▶ Objectif: Recopiez mot pour mot le passage du texte sur le Japon et la France, en commençant par « Suite à l'éclatement » et en allant jusqu'à « pour la France d'aujourd'hui ? ».

▶ Extrait du texte:
========
Focus
Synthèse conjoncturelle hebdo
Englué depuis les années 90 dans la déflation le Japon a adopté récemment une politique monétaire offensive. Existe-t-il des similitudes entre le Japon d'alors et la France d'aujourd'hui ? Quelles sont les marges de manoeuvre de la France pour retrouver une croissance durable ? Denis Ferrand a répondu à Atlantico.
Suite à l'éclatement d'une bulle financière au début des années 90, le Japon s'est enlisé dans une période de croissance faible, voire nulle, et de déflation. Les économistes ont même parlé de "décennie perdue". Quelles leçons peuvent être tirées pour la France d'aujourd'hui ?
========
▶ Extraits des lignes:
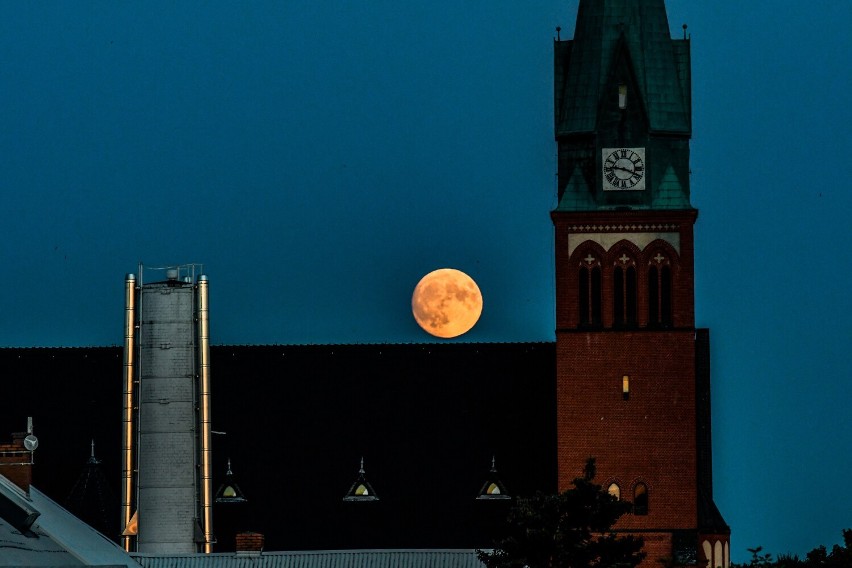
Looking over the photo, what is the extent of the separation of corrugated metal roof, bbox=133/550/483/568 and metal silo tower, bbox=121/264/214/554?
43.1 ft

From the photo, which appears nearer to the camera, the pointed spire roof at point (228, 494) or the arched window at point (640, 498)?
the arched window at point (640, 498)

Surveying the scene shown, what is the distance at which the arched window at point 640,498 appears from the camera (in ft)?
302

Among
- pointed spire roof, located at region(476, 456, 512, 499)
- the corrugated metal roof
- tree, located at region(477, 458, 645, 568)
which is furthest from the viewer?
pointed spire roof, located at region(476, 456, 512, 499)

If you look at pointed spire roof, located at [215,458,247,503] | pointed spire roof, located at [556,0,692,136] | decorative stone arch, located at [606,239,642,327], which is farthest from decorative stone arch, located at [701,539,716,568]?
pointed spire roof, located at [215,458,247,503]

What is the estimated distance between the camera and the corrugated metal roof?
78.4 metres

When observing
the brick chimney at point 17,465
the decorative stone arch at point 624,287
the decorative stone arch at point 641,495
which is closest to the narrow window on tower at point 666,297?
the decorative stone arch at point 624,287

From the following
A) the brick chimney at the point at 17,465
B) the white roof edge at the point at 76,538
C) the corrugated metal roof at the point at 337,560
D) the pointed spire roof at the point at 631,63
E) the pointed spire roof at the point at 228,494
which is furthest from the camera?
the pointed spire roof at the point at 228,494

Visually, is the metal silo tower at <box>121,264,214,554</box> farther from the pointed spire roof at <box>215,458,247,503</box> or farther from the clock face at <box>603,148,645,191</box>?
the clock face at <box>603,148,645,191</box>

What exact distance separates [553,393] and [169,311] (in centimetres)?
1436

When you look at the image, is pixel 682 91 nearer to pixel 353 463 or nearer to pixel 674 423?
pixel 674 423

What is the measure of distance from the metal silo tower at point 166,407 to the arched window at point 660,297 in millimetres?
15990

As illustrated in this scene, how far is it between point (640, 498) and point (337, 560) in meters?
16.8

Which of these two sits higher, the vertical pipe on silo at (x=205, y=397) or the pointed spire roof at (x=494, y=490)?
the vertical pipe on silo at (x=205, y=397)

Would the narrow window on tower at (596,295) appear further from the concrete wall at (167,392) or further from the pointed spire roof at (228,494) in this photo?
the pointed spire roof at (228,494)
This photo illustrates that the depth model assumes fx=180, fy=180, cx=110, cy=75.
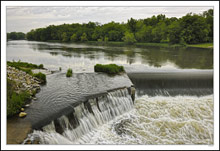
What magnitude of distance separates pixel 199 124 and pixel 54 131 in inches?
236

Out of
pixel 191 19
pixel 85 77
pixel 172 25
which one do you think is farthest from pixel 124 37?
pixel 85 77

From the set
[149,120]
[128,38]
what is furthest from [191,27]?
[149,120]

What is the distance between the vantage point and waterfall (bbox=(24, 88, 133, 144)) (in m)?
5.57

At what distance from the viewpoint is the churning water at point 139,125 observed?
623 cm

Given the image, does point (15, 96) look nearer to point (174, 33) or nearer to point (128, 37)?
point (128, 37)

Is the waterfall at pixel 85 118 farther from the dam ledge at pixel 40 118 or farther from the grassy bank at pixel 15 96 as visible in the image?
the grassy bank at pixel 15 96

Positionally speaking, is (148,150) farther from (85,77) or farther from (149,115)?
(85,77)

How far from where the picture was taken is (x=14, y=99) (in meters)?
6.76

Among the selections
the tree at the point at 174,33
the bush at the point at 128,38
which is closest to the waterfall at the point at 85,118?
the bush at the point at 128,38

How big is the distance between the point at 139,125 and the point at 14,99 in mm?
5059

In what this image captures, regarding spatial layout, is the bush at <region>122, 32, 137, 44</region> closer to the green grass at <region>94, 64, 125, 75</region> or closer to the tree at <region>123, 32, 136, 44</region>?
the tree at <region>123, 32, 136, 44</region>

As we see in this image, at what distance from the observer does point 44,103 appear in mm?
7398

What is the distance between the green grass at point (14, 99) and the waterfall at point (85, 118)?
1.58 metres

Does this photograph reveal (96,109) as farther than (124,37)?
No
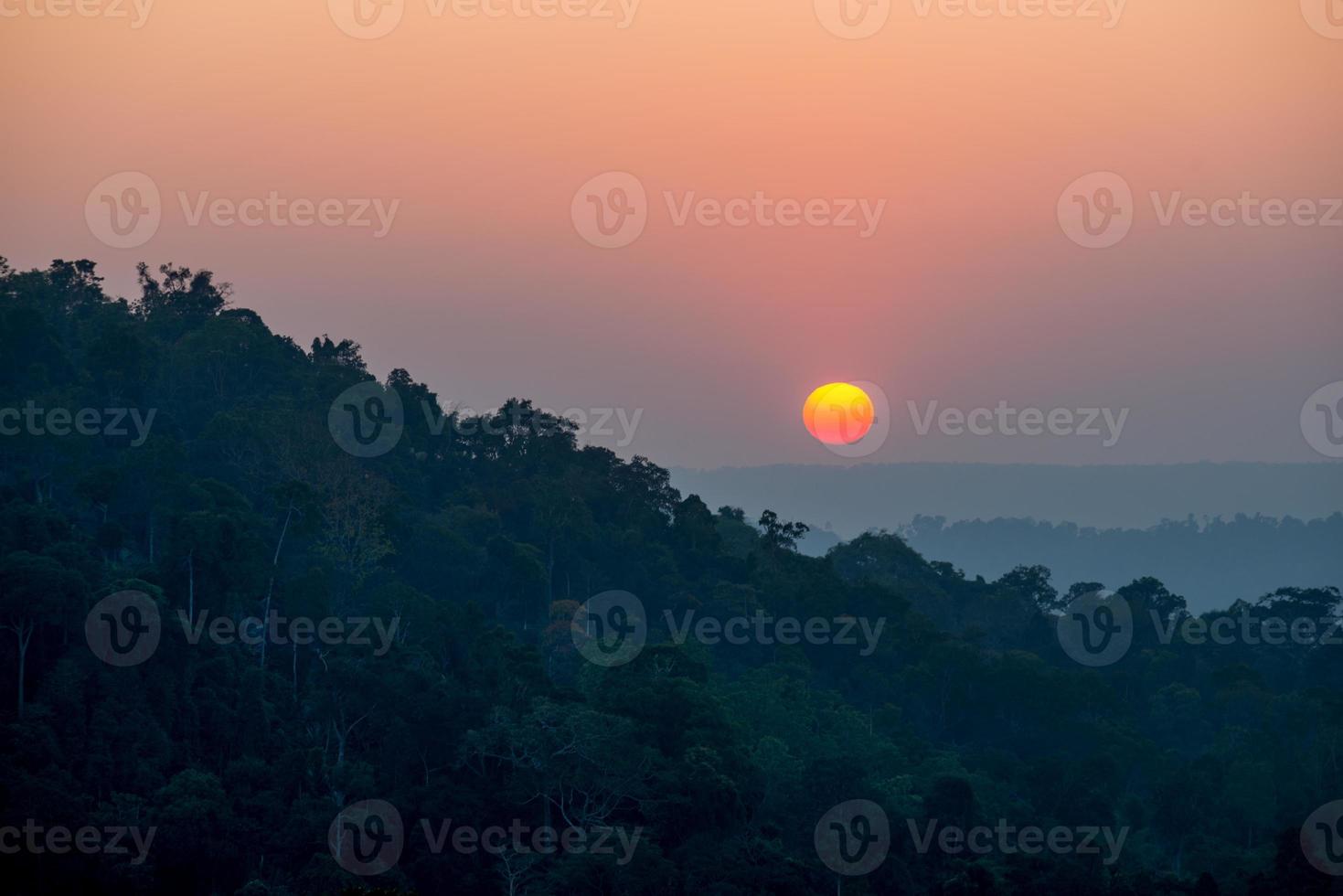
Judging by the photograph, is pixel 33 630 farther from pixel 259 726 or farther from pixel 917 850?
pixel 917 850

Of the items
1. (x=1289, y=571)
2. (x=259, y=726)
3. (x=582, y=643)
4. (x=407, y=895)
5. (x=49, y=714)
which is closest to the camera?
(x=407, y=895)

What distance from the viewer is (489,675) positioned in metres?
36.8

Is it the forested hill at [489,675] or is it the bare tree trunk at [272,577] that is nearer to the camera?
the forested hill at [489,675]

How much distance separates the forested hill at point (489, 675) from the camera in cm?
3005

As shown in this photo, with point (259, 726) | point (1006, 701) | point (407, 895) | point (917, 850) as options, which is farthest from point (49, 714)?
point (1006, 701)

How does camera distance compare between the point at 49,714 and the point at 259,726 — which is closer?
the point at 49,714

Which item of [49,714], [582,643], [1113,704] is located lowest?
[49,714]

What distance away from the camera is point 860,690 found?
163 ft

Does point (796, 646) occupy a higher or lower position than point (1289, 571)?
lower

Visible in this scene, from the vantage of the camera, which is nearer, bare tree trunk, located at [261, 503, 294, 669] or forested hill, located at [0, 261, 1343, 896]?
forested hill, located at [0, 261, 1343, 896]

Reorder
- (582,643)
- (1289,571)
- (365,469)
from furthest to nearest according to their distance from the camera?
(1289,571), (365,469), (582,643)

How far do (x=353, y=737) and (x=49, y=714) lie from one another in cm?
743

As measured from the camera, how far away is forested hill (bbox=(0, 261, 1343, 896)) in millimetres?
30047

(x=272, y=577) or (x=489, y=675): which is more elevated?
(x=272, y=577)
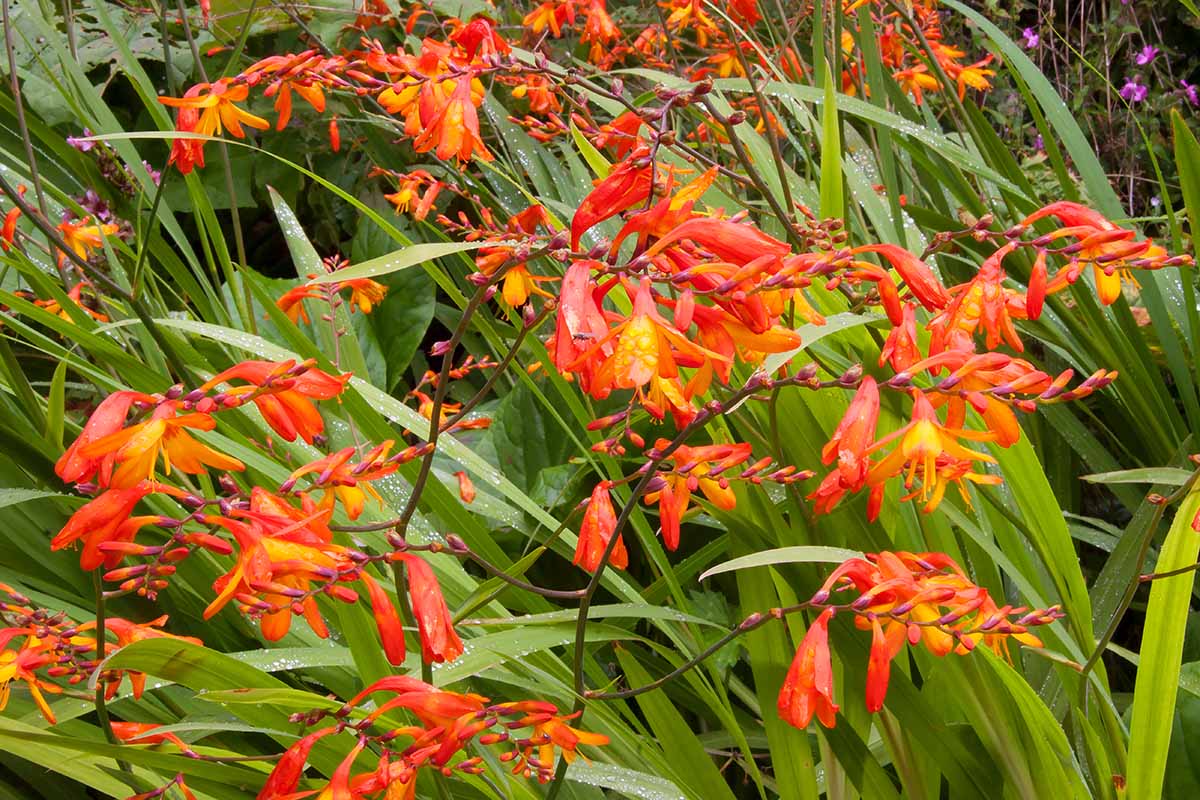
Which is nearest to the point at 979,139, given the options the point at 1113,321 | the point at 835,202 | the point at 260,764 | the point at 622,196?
the point at 1113,321

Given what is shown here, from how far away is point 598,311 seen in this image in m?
0.79

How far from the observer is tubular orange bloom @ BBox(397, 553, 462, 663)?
81 centimetres

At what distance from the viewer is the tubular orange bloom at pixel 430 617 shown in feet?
2.67

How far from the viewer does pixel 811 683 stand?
0.85 meters

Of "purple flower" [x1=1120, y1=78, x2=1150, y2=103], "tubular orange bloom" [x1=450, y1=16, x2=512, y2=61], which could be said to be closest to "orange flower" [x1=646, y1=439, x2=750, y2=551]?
"tubular orange bloom" [x1=450, y1=16, x2=512, y2=61]

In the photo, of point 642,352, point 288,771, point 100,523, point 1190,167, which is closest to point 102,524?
point 100,523

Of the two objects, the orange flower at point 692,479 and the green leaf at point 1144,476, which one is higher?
the orange flower at point 692,479

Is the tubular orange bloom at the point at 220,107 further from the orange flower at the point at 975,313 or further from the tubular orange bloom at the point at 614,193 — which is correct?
the orange flower at the point at 975,313

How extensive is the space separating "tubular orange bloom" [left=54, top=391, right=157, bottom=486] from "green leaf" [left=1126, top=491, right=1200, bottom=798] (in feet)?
3.01

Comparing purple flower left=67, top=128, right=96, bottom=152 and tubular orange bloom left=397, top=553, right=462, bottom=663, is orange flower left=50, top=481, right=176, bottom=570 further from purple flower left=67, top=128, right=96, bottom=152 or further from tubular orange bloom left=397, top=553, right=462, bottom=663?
purple flower left=67, top=128, right=96, bottom=152

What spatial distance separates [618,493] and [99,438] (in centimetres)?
82

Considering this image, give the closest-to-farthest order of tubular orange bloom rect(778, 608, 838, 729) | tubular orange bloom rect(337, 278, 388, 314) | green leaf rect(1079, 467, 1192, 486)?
tubular orange bloom rect(778, 608, 838, 729)
green leaf rect(1079, 467, 1192, 486)
tubular orange bloom rect(337, 278, 388, 314)

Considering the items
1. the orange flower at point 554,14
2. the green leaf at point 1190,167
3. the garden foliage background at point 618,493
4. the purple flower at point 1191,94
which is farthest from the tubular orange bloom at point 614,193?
the purple flower at point 1191,94

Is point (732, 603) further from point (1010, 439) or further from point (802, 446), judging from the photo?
point (1010, 439)
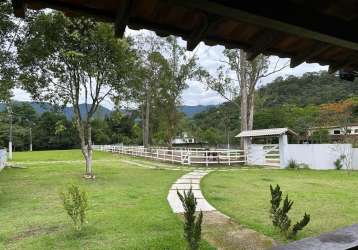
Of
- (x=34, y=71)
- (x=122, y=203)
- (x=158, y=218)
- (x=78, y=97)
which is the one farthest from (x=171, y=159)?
(x=158, y=218)

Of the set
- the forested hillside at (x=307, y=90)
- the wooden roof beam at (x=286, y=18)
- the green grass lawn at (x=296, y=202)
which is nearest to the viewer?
the wooden roof beam at (x=286, y=18)

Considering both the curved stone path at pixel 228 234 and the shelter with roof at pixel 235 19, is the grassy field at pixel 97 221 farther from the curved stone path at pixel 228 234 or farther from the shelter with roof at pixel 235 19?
the shelter with roof at pixel 235 19

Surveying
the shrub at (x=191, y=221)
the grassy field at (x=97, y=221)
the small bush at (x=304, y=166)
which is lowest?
the grassy field at (x=97, y=221)

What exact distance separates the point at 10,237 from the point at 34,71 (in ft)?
30.4

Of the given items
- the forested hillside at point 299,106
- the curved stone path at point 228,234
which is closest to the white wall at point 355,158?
========
▶ Réponse rédigée:
Suite à l'éclatement d'une bulle financière au début des années 90, le Japon s'est enlisé dans une période de croissance faible, voire nulle, et de déflation. Les économistes ont même parlé de "décennie perdue". Quelles leçons peuvent être tirées pour la France d'aujourd'hui ?